Geography & Anthropology Department, Louisiana State University, Baton Rouge, LA 70802, United States.
Civil & Environmental Engineeing Department, Louisiana State University, LA 70808, United States.
Accid Anal Prev. 2019 Jul;128:65-77. doi: 10.1016/j.aap.2019.04.002. Epub 2019 Apr 10.
In the United States, there are approximately 212,000 highway-rail grade crossings, some of which experience vehicle-train incidents that often cause a massive financial burden, loss of life, and injury. In 2017, there were 2,108 highway-rail incidents resulting in 827 injuries and 307 fatalities nationwide. To eliminate collision risks, crossing grade separation and active alarm improvement are commonly used. Moreover, crossing closures are considered to be the most effective safety improvement program. While it may be very difficult, and in some cases impossible to close crossings, there are some incentive programs that facilitate the closure process. One of these programs is a working consolidation model that aims to determine crossing closure suitability. Using details of highway-rail grade crossings in the United States and applying an eXtreme Gradient Boosting (XGboost) algorithm, this paper proposes a data-driven consolidation model that takes into consideration a number of engineering variables. The results indicated an overall accuracy of 0.991 for the proposed model. In addition, the developed XGboost consolidation model reported the relative importance of the variables input to the model, offering an in-depth understanding of the model's behavior. Finally, for the practical implementation of the model, a simplified version containing fewer variables was developed. A sensitivity analysis was performed considering the aggregate gain and the different correlation threshold values between variables. This analysis developed a simplified model utilizing 14 variables, with aggregated gain values of 75% and a correlation threshold of 0.9 which would perform similarly to the full model. Based on this model, 62% of current highway-rail grade crossings should be closed.

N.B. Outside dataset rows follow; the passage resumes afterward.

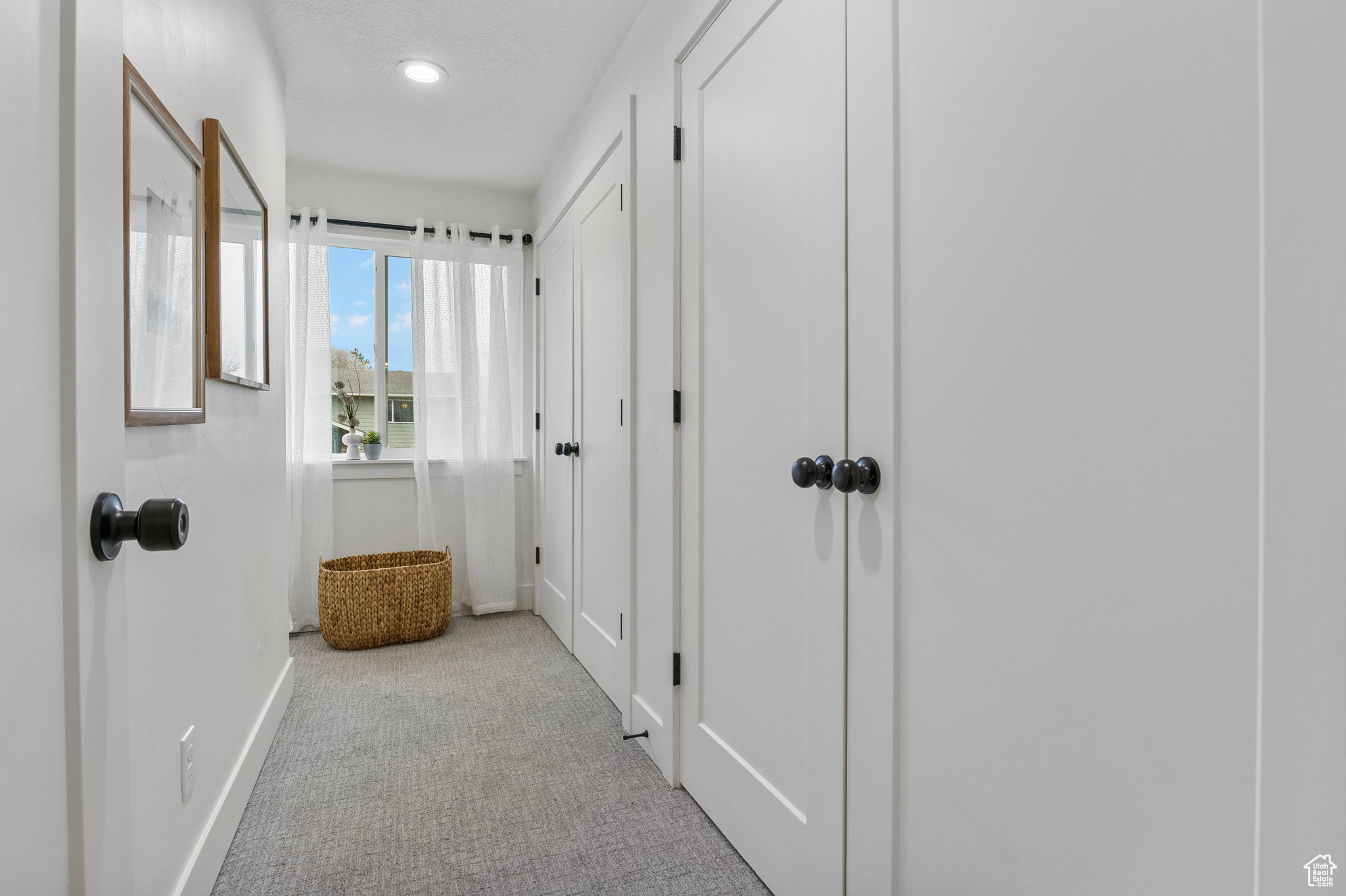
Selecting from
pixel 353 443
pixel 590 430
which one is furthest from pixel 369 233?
pixel 590 430

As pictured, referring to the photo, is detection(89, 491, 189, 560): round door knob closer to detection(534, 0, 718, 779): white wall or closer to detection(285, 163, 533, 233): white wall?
detection(534, 0, 718, 779): white wall

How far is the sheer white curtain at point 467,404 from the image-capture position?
12.0 feet

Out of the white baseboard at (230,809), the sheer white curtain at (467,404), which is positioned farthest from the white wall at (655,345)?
the sheer white curtain at (467,404)

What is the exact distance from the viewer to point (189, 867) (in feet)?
4.54

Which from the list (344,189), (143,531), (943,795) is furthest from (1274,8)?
(344,189)

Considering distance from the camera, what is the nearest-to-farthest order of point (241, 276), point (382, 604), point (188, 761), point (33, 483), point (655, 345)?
1. point (33, 483)
2. point (188, 761)
3. point (241, 276)
4. point (655, 345)
5. point (382, 604)

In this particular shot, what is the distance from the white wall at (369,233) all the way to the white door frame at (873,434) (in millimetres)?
2941

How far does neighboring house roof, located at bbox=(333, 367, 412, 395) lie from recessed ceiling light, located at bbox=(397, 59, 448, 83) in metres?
1.68

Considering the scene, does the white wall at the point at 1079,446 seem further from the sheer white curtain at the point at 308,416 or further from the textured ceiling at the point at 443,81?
the sheer white curtain at the point at 308,416

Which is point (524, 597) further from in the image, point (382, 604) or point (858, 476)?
point (858, 476)

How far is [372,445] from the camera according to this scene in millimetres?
3701

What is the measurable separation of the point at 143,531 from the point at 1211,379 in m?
1.04

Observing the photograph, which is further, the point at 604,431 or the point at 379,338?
the point at 379,338

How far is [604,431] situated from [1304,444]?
219 centimetres
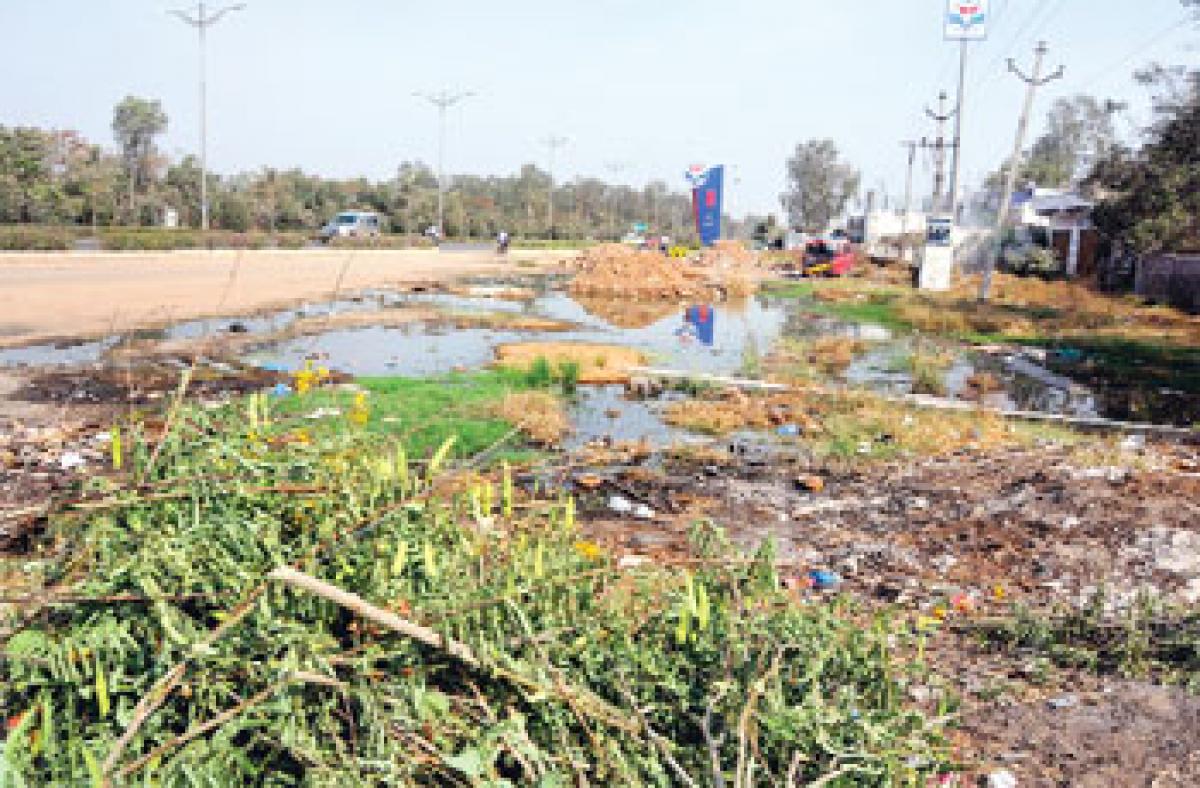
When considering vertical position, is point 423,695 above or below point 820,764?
above

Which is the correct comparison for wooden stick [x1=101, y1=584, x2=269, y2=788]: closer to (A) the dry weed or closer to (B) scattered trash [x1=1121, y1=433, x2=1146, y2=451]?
(A) the dry weed

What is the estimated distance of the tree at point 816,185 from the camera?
8219 cm

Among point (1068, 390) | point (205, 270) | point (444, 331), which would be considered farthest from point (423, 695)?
point (205, 270)

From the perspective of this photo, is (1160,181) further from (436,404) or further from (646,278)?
(436,404)

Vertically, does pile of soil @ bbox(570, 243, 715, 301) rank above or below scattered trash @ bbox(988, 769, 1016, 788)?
above

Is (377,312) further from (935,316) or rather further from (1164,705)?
(1164,705)

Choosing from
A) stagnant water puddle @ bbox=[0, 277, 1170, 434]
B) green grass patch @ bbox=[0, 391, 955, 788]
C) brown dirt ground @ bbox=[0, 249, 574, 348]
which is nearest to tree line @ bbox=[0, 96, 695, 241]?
brown dirt ground @ bbox=[0, 249, 574, 348]

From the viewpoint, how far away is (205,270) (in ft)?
72.8

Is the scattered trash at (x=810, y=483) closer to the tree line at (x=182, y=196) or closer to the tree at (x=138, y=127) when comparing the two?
the tree line at (x=182, y=196)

在美国,大约有 212000 个公路铁路平交道口,其中一些道口发生的车辆-火车事故经常造成巨大的经济负担、生命损失和伤害。2017 年,全国发生了 2108 起公路铁路事故,造成 827 人受伤,307 人死亡。为了消除碰撞风险,通常采用道口立体交叉和主动报警改进措施。此外,道口关闭被认为是最有效的安全改进计划。虽然关闭道口可能非常困难,在某些情况下甚至不可能,但有一些激励计划可以促进关闭过程。其中一个计划是一个工作整合模型,旨在确定道口关闭的适宜性。本文使用美国公路铁路平交道口的详细信息,并应用极端梯度提升(XGboost)算法,提出了一个数据驱动的整合模型,该模型考虑了许多工程变量。结果表明,所提出的模型的整体准确性为 0.991。此外,开发的 XGboost 整合模型报告了输入到模型中的变量的相对重要性,为模型的行为提供了深入的了解。最后,为了模型的实际实施,开发了一个包含较少变量的简化版本。考虑到总增益和变量之间的不同相关阈值,进行了敏感性分析。该分析开发了一个简化模型,包含 14 个变量,总增益值为 75%,相关阈值为 0.9,其性能与全模型相似。基于该模型,62%的现有公路铁路平交道口应该关闭。